I installed Postfix and configured it to be a network server, not just listen on the loopback network (“localhost”)
$ git diff main.cf
diff --git a/postfix/main.cf b/postfix/main.cf
index bd0aea8..fb28e96 100644
--- a/postfix/main.cf
+++ b/postfix/main.cf
@@ -131,8 +131,8 @@ mail_owner = postfix
#
#inet_interfaces = all
#inet_interfaces = $myhostname
-#inet_interfaces = $myhostname, localhost
-inet_interfaces = localhost
+inet_interfaces = $myhostname, localhost
+#inet_interfaces = localhost
When that is done, Postfix crashes at start up.
Bug reports about this have been opened and not fixed since 2014.
Reported 2014-07-06
https://bugzilla.redhat.com/show_bug.cgi?id=1116538
Reported 2017-11-06
https://bugzilla.redhat.com/show_bug.cgi?id=1510158
Reported 2021-12-10
https://bugzilla.redhat.com/show_bug.cgi?id=2031189
Ultimately this issue all comes down to this:
# systemd unit file comes from the postfix RPM.

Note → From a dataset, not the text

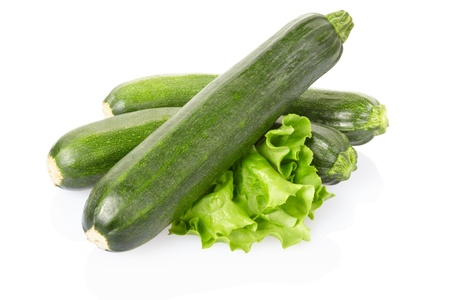 vegetable marrow: Zucchini isolated on white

$ rpm -qf /usr/lib/systemd/system/postfix.service
postfix-3.6.4-1.fc36.x86_64
# File has not been modified.
$ rpm -qV postfix-3.6.4-1.fc36.x86_64 | grep -c /usr/lib/systemd/system/postfix.service
0
# Section of the unit file with the issue
$ grep After= /usr/lib/systemd/system/postfix.service
After=syslog.target network.target
Because of that, Postfix is started when network.target is reached but network.target is reached before the LAN/WAN network interface becomes ready so Postfix crashes due to no LAN/WAN network interface being available to listen on.
The work-around is to create a systemd override changing the After=
to be one that is reached after the LAN/WAN network interface has been prepared. The package maintainer has claimed in the bug reports that doing so will damage the system but many people resort to doing it and do not have damaged systems.
I don’t understand the package maintainer process process. Postfix is not a trivial package, Postfix was created at IBM and IBM owns Red Hat. If you google for most popular MTA
you will see it Yet this Postfix systemd configuration issue has been reported since 2014, about 8 years. Is it that the package maintainer does not actually use the software they are maintaining?